As shown in fig. 1, in the present embodiment, the railway vehicle includes a vehicle body 11, bogies 12a and 12b, and axles 13a to 13 d. As described above, in the present embodiment, a railway vehicle in which one vehicle body 11 is provided with two bogies 12a and 12b and 4 sets of wheel axles 13a to 13d will be described as an example. The wheel shafts 13a to 13d have axles 15a to 15d and wheels 14a to 14d provided at both ends thereof. In the present embodiment, a case where the bogies 12a and 12b are non-axle-beam bogies will be described as an example. In fig. 1, for convenience of description, only one wheel 14a to 14d of the wheel shafts 13a to 13d is shown, but a wheel (in the example shown in fig. 1, the total number of wheels is 8) is also provided on the other wheel shaft 13a to 13 d. Note that the railway vehicle includes components (components described in a motion equation described later) other than the components shown in fig. 1, but for convenience of description, the components are not shown in fig. 1. For example, the bogies 12a, 12b have bogie frames, bolster springs, and the like. Axle boxes are disposed on both sides of each of the wheel shafts 13a to 13d in the y-axis direction. Further, the bogie frame and the axle box are coupled to each other via an axle box support device. The axle box support device is a device (suspension) disposed between the axle box and the bogie frame. The axle box support device absorbs vibration transmitted from the rail 16 to the railway vehicle. The axle box support device supports the axle box in a state in which the position of the axle box with respect to the bogie frame is restricted so as to suppress (preferably, not generate) the movement of the axle box with respect to the bogie frame in the direction along the x-axis and the direction along the y-axis. The axle box support devices are disposed on both sides of each of the wheel shafts 13a to 13d in the y-axis direction. The railway vehicle itself can be realized by a known technique, and therefore, a detailed description thereof will be omitted here.

When the railway vehicle runs on the track 16, the acting force (creep force) between the wheels 14a to 14d and the track 16 becomes a vibration source, and the vibration is transmitted to the wheel shafts 13a to 13d, the bogies 12a and 12b, and the vehicle body 11 in this order. Fig. 2 is a diagram conceptually showing directions of main motions of components (wheel axles 13a to 13d, bogies 12a and 12b, and vehicle body 11) of the railway vehicle. The x, y, and z axes shown in fig. 2 correspond to the x, y, and z axes shown in fig. 1, respectively.

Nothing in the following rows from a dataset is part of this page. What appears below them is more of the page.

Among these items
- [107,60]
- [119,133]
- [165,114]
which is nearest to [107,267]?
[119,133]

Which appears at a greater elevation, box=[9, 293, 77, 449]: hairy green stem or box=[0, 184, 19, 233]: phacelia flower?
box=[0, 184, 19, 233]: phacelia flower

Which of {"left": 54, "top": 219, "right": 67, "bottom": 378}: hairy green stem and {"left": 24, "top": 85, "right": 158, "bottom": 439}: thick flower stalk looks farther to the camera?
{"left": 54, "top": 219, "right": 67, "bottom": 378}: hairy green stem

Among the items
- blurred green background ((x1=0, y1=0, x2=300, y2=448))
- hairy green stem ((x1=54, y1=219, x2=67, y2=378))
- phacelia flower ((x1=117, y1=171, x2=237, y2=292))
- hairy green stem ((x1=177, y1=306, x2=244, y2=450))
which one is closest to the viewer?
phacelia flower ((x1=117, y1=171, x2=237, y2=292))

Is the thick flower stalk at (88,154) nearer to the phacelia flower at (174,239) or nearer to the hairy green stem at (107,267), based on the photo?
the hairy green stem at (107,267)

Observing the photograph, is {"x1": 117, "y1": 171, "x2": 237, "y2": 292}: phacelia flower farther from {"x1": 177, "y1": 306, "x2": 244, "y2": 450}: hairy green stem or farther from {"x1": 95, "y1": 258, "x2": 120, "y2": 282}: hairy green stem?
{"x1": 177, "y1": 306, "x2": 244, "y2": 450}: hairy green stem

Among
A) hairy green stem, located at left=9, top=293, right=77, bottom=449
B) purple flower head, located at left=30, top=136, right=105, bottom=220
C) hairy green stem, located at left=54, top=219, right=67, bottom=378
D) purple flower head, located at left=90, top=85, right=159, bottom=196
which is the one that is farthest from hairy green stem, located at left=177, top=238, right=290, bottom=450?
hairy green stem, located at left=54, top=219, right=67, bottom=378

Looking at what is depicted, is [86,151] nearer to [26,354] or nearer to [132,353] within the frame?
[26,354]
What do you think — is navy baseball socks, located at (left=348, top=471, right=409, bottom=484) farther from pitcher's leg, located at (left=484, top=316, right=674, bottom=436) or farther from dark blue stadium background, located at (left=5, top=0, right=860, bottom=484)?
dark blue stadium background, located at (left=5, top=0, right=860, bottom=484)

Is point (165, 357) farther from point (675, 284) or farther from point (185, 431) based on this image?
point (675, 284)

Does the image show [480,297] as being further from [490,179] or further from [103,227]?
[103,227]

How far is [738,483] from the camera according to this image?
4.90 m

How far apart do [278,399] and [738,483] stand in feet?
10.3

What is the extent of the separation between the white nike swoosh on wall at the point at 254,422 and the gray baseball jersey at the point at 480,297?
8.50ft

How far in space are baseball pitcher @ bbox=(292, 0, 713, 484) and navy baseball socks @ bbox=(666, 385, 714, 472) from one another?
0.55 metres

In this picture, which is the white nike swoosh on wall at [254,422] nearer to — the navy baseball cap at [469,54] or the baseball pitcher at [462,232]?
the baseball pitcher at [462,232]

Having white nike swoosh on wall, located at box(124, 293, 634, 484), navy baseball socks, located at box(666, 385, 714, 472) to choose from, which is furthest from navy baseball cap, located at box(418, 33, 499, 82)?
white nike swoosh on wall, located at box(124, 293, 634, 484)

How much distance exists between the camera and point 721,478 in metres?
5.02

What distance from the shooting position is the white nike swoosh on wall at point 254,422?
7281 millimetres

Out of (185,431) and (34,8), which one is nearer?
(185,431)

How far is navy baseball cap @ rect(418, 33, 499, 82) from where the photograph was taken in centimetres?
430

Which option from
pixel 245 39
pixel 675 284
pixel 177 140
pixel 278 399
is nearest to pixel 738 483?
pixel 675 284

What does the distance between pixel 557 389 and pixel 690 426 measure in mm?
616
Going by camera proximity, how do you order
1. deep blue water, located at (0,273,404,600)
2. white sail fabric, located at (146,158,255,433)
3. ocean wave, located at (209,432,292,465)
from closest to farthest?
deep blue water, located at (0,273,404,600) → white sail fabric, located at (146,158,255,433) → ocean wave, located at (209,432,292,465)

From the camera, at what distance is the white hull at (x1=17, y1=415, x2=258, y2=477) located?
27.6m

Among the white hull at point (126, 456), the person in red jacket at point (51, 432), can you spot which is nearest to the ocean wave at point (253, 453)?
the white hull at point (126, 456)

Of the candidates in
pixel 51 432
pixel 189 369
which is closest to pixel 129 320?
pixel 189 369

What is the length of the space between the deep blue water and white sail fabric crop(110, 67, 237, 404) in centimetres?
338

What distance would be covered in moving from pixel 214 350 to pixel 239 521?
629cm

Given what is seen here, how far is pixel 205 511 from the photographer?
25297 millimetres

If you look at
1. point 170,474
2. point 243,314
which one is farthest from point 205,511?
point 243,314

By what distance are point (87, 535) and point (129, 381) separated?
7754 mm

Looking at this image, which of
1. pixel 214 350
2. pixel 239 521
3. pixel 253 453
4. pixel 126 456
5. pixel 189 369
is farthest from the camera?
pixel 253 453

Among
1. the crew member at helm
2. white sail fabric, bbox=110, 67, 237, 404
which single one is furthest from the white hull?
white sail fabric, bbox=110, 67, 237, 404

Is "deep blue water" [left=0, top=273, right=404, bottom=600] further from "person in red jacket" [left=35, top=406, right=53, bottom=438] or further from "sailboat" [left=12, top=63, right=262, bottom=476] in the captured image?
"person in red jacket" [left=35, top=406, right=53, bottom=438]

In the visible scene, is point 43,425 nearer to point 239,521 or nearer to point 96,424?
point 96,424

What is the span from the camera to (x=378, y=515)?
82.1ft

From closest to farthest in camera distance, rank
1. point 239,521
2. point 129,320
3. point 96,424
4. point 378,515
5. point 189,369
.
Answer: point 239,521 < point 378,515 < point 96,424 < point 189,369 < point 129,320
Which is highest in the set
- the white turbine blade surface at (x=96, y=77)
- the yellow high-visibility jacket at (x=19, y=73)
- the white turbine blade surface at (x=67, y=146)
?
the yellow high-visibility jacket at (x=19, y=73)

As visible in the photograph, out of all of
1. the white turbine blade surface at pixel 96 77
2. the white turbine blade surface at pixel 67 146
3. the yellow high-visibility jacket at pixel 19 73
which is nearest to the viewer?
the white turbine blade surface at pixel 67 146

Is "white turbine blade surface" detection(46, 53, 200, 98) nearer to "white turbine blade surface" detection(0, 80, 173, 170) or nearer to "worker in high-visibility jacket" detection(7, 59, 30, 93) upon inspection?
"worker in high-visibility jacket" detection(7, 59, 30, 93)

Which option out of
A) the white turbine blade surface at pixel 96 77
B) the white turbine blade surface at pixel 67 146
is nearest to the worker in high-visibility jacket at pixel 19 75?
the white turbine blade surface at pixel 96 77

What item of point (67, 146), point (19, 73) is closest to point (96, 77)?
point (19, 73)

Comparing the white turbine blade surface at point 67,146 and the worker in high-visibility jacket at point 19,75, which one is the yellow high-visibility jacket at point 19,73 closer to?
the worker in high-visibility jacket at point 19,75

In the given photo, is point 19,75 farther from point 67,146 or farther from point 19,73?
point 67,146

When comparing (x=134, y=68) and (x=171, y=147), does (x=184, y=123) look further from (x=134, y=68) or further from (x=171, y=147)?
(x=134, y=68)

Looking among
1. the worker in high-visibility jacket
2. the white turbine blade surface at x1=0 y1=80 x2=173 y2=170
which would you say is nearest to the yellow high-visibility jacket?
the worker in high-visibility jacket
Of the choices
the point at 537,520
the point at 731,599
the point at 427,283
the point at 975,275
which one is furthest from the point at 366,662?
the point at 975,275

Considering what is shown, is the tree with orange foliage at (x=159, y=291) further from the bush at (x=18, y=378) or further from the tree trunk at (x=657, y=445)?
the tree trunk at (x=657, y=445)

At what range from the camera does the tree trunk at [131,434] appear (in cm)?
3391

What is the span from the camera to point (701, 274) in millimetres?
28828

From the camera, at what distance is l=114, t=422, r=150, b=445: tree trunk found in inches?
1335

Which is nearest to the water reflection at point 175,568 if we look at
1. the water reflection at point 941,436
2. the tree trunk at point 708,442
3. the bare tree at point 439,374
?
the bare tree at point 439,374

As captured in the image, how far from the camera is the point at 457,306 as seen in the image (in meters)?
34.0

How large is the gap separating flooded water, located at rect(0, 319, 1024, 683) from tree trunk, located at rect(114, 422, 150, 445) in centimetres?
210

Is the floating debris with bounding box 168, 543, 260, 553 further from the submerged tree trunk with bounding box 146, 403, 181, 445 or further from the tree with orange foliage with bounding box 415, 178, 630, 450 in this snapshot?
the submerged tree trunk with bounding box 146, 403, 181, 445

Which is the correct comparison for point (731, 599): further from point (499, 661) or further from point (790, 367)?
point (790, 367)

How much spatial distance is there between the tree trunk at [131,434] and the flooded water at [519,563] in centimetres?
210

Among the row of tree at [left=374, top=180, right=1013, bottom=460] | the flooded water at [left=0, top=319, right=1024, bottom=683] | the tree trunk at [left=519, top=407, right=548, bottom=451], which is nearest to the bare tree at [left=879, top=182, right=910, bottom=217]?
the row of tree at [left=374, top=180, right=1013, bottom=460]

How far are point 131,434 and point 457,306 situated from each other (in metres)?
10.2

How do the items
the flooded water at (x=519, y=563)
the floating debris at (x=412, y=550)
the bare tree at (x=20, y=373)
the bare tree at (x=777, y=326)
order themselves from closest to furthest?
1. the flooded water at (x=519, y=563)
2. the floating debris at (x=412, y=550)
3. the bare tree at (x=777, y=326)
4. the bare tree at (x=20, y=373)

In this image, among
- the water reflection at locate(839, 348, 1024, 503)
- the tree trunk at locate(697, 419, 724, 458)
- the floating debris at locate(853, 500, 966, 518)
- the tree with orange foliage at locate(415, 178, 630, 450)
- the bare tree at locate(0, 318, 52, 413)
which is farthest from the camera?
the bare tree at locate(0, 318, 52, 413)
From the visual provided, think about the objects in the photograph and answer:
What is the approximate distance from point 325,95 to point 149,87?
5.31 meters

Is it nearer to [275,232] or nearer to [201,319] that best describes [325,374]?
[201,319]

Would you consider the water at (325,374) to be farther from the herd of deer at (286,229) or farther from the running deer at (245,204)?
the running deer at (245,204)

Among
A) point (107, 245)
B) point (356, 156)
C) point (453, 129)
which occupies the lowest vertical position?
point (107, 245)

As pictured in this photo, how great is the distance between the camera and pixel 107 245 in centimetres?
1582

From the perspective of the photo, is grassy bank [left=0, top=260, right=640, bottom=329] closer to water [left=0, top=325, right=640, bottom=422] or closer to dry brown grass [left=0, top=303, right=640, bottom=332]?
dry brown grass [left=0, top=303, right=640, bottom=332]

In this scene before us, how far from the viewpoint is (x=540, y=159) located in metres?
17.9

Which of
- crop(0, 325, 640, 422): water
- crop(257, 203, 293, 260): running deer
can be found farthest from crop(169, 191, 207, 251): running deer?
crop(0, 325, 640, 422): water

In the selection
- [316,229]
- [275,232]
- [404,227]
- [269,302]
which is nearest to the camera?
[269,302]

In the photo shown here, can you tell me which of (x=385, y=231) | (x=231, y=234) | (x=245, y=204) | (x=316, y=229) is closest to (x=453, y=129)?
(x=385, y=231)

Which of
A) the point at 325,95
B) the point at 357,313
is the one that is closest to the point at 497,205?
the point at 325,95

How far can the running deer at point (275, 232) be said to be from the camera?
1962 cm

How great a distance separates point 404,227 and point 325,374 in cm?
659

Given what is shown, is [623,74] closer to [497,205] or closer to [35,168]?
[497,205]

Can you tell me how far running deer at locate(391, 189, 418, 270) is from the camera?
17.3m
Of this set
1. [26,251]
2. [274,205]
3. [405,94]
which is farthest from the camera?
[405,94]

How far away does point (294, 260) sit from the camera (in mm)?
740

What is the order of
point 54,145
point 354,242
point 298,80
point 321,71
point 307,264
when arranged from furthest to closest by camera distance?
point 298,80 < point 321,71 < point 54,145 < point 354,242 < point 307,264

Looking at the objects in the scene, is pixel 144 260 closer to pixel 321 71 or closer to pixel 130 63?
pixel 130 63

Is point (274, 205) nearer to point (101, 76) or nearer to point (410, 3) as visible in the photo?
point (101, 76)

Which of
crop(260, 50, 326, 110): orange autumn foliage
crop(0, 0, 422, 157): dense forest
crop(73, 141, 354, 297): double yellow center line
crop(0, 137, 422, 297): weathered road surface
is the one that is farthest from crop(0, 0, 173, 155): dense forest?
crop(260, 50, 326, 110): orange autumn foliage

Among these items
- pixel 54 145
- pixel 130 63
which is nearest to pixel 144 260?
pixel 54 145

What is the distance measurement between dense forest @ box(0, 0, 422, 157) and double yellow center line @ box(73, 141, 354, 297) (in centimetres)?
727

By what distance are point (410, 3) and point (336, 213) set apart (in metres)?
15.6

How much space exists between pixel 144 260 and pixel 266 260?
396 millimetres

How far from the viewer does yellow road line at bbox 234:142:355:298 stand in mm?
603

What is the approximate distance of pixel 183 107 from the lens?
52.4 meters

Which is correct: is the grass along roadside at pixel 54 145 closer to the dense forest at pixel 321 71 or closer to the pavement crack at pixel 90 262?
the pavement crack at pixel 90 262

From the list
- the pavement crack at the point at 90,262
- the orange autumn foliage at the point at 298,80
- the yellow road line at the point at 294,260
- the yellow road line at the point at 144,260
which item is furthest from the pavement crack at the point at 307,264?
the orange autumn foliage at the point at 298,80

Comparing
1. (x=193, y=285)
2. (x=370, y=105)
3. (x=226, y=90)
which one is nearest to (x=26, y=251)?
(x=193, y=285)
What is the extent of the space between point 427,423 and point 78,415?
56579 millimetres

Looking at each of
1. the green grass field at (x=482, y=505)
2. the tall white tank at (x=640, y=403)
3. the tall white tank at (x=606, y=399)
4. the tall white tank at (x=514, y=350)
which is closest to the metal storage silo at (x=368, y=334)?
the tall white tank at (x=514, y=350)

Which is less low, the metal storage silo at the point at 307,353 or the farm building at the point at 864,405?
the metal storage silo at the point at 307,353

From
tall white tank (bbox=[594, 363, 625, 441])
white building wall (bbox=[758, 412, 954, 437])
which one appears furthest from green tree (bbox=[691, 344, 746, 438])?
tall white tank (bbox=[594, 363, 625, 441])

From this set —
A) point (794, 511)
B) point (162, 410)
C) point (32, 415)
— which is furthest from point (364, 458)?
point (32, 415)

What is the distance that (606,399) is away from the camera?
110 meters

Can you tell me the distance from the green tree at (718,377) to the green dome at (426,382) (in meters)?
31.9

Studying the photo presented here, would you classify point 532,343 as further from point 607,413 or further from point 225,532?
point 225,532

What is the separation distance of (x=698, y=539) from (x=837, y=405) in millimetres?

As shown in fig. 2, in the present embodiment, a case will be described as an example where the wheel shafts 13a to 13d, the bogies 12a and 12b, and the vehicle body 11 perform a motion of turning around the x-axis as a turning axis, a motion of turning around the z-axis as a turning axis, and a motion in the direction along the y-axis. In the following description, a motion of turning about the x-axis as a turning axis is referred to as roll, a turning direction about the x-axis as a turning axis is referred to as a roll direction, and a direction along the x-axis is referred to as a front-rear direction. The front-rear direction is a traveling direction of the railway vehicle. In the present embodiment, the direction along the x-axis is the traveling direction of the railway vehicle. The motion of rotation about the z-axis as a rotation axis is referred to as yaw as necessary, the direction of rotation about the z-axis as a rotation axis is referred to as yaw direction as necessary, and the direction along the z-axis is referred to as vertical direction as necessary. The vertical direction is a direction perpendicular to the rail 16. The motion along the y-axis is referred to as lateral vibration as necessary, and the direction along the y-axis is referred to as a left-right direction as necessary. The left-right direction is a direction perpendicular to both the front-back direction (the traveling direction of the railway vehicle) and the up-down direction (the direction perpendicular to the rails 16). The railway vehicle also performs other motions, but these motions are not considered in the respective embodiments for the sake of simplifying the description. However, these movements are also contemplated.

As described in patent document 1, the present inventors conceived the following method: the amount of through end irregularity is calculated as an example of the 1 st physical quantity reflecting the track irregularity (defect in the appearance of the track 16) using the measured value of the force in the front-rear direction generated in the member disposed between the wheel shafts 13a to 13b (13c to 13d) and the bogie 12a (12b) provided with the wheel shafts 13a to 13b (13c to 13 d). In the following description, the force in the front-rear direction generated in the member is referred to as a front-rear direction force as necessary.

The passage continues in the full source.